Why? Because of institutions, mostly. These are things like democracy, the rule of law, relatively low and predictable taxes, and low corruption rates. All these things make it much easier and safer to invest capital in the UK and other developed countries, which in turn increases the productivity of labour.
Note that this isn’t because they’re taking existing jobs from natives. There’s very little evidence that this effect exists in the medium- or long-run, though in the short-run, countries like France with tight labour laws can experience some temporary unemployment from immigration.
Read more: Why are people coming to the United Kingdom?
In a new Adam Smith Institute report, we argue that these facts give us a clear way to reduce global poverty.
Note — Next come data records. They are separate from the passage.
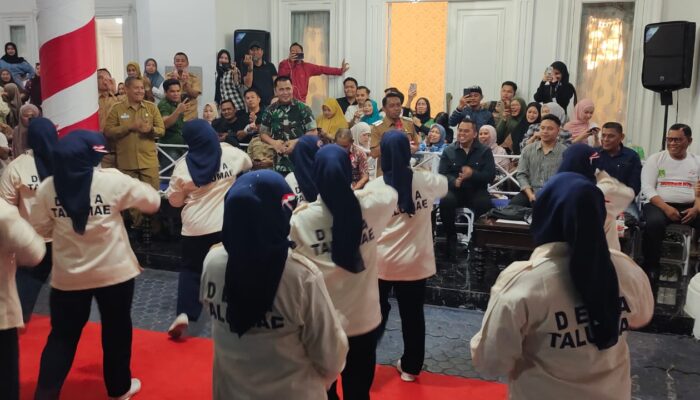 Penonton Padati Rujab Bupati Sidrap, Bukti Antusiasme Warga di Lomba Gerak Jalan HUT RI ke-80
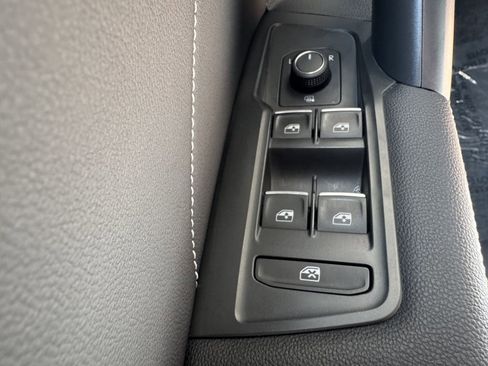 Used 2023 Volkswagen Tiguan SE image 27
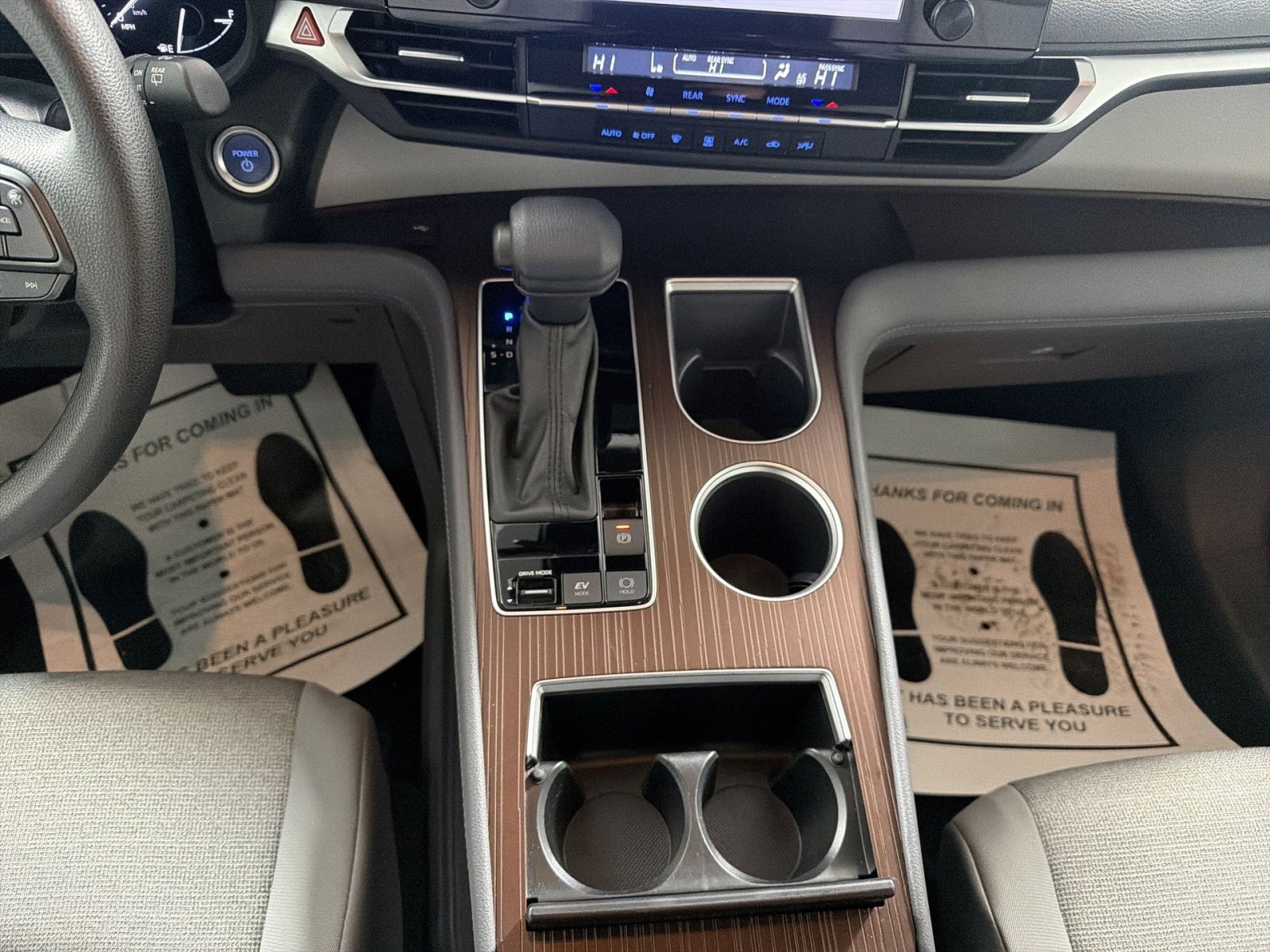 Used 2024 Toyota Sienna LE image 21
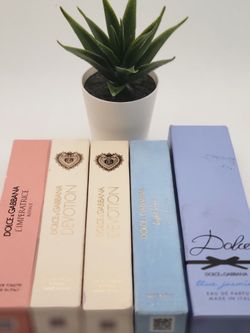 Dolce&Gabbana 

1 for $20 or 5 for $75

1 L'Imperatrice Royale 
2 Devotion 
1 Light Blue 
1 Blue Jasmine 
⭐️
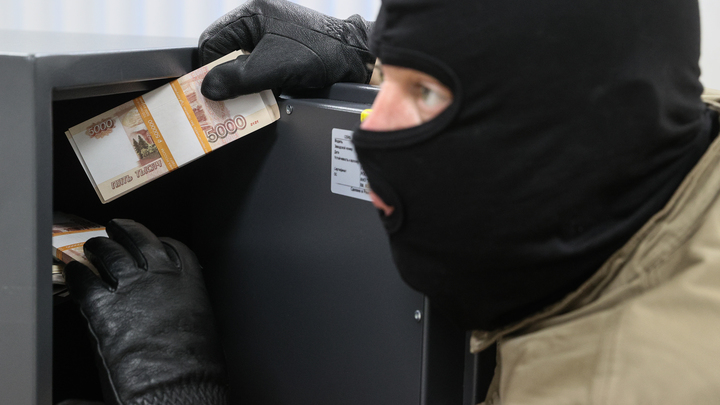 Дикий Восток: разбойник с пистолетом и гранатами ограбил банк на 13 миллионов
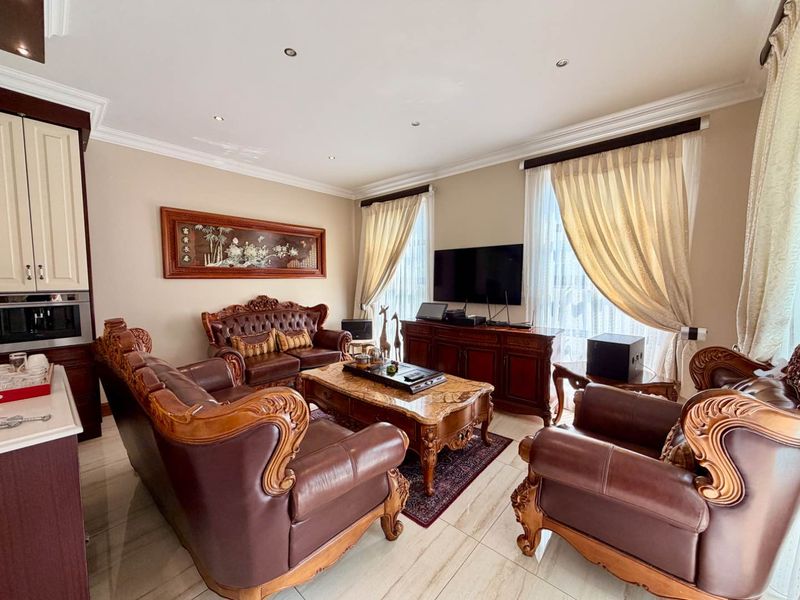 Fully Furnished Five Bedroom Home in Waterfall Country Village Estate - Photo 9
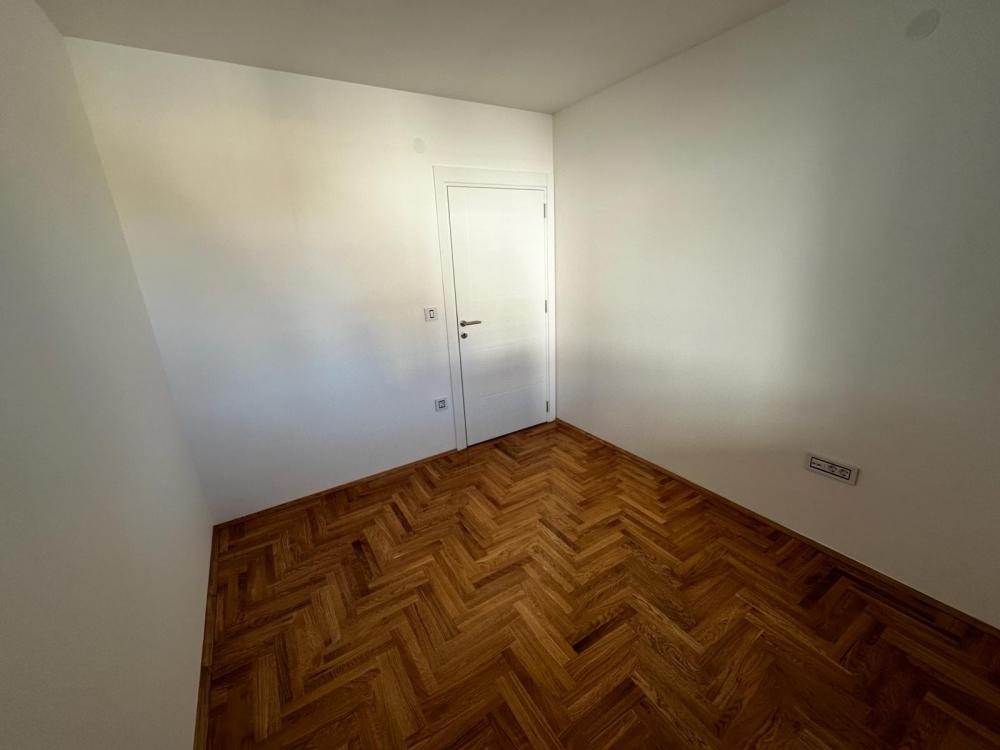 Slika 10 - Stan,NOVI SAD,TELEP,kv: 55.34, € 131350, ID: 1057472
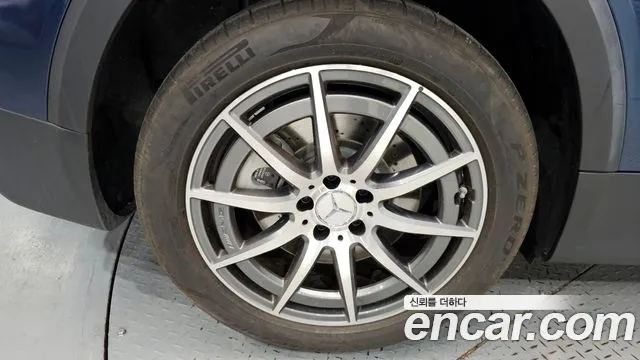 Mercedes-Benz GLB-Class — Фото автомобиля 5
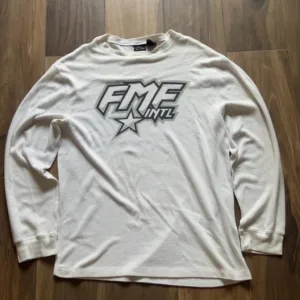 Men's White and Cream T-shirt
Liberalising our migration policy in a way that is targeted to allow some of the world’s poorest people to come to work in the UK could yield significant income gains for those migrants.
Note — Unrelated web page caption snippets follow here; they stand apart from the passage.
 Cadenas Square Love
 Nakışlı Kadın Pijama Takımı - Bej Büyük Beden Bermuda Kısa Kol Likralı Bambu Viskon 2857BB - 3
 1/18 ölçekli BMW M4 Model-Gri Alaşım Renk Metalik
This might seem far-fetched: doesn’t everyone want to reduce immigration? But we already spend 0.7 per cent of gross national income on official development aid, and most of us believe that if we can help reduce poverty abroad, we should – even if it costs us a little.
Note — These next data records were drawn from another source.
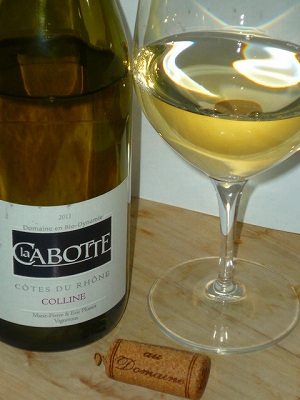 Dm.de La Cabotte Coline Blanc 2011 glass.jpg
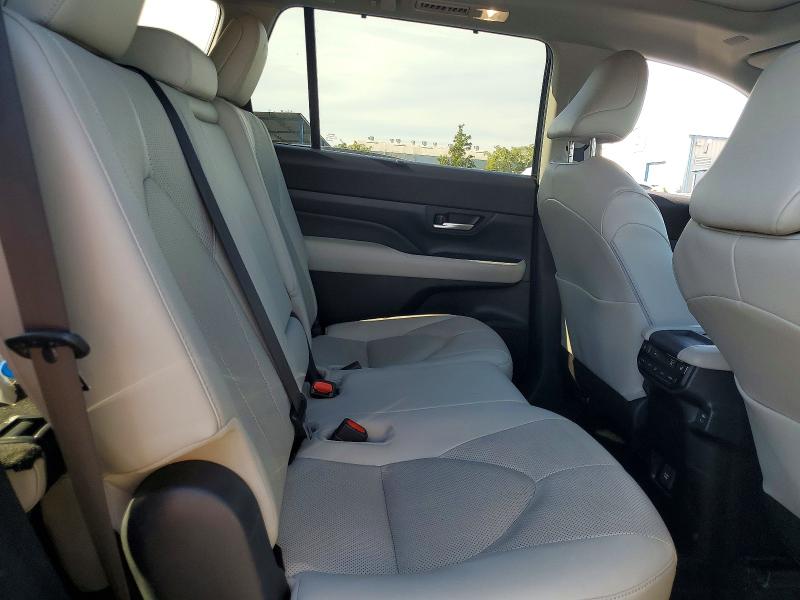 Снимка 11 от търг – 2025 TOYOTA GRAND HIGHLANDER HYBRID с VIN 5TDACAB54SS065430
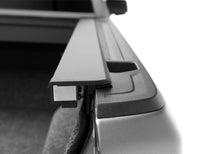 Load image into Gallery viewer, RNL_M-Series_20GMC-Sierra_Details_04_Rail.jpg
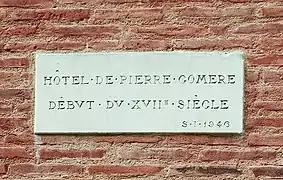 Plaque de façade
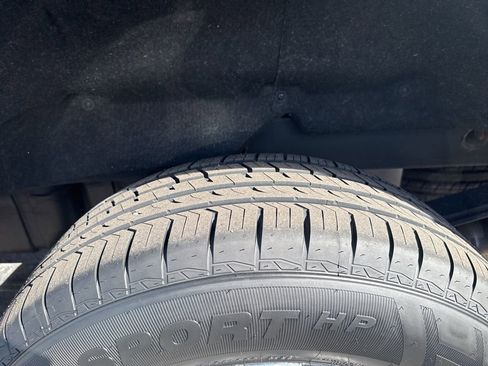 Used 2021 GMC Sierra 1500 AT4 w/ AT4 Value Package image 38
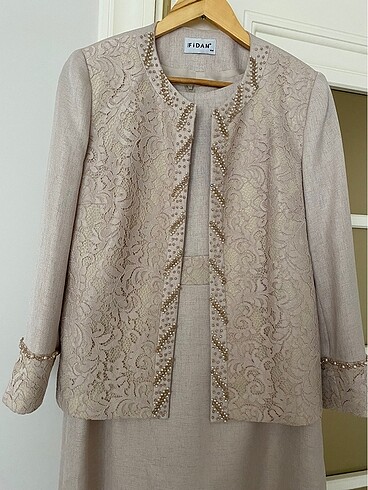 Pudra rengi ceketli tesettür abiye - Görsel 2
The problem is that much of the aid budget is not well spent. Direct health interventions and disaster relief seem to be excellent ways of helping people who need it, but money that goes through governments can be siphoned off by corrupt officials, and undermine the institutions of the receiving countries as governments become less answerable to their citizens.
But this is not a call to scrap the aid budget: it is a call to improve on it with a tool that has the potential to do much more good.
What we envisage is a target for additional workers from poor countries on temporary "guest worker" visas, to allow them to work for some period of time in the UK for employers who need more workers.
This could emulate New Zealand’s agricultural guest worker programme or, if we decided to let immigrants stay for longer, the US’s green card system, which awards 55,000 Permanent Resident Cards to randomly-chosen applicants from abroad every year. Concerns about social integration can be addressed by not taking a large number of workers from any single country or culture.
Critics argue that this would lead to a brain drain, where developing countries lose their most talented people to emigration. Well, maybe. The evidence looks more like countries that lose talented workers actually experience a "brain gain" as those workers send some of the money they’ve earned in the developed world to their families back home. Last year over $400bn was sent from the developed world to the developing world this way, about three times as much as was sent in development aid.
The UK already works hard to reduce poverty globally, but these efforts might not be as effective as what we’re proposing. Simply letting more of the global poor come to work in Britain could be as close to a miracle cure for poverty as we will ever find. The best way to improve people’s lives may be to let them lift themselves into something better.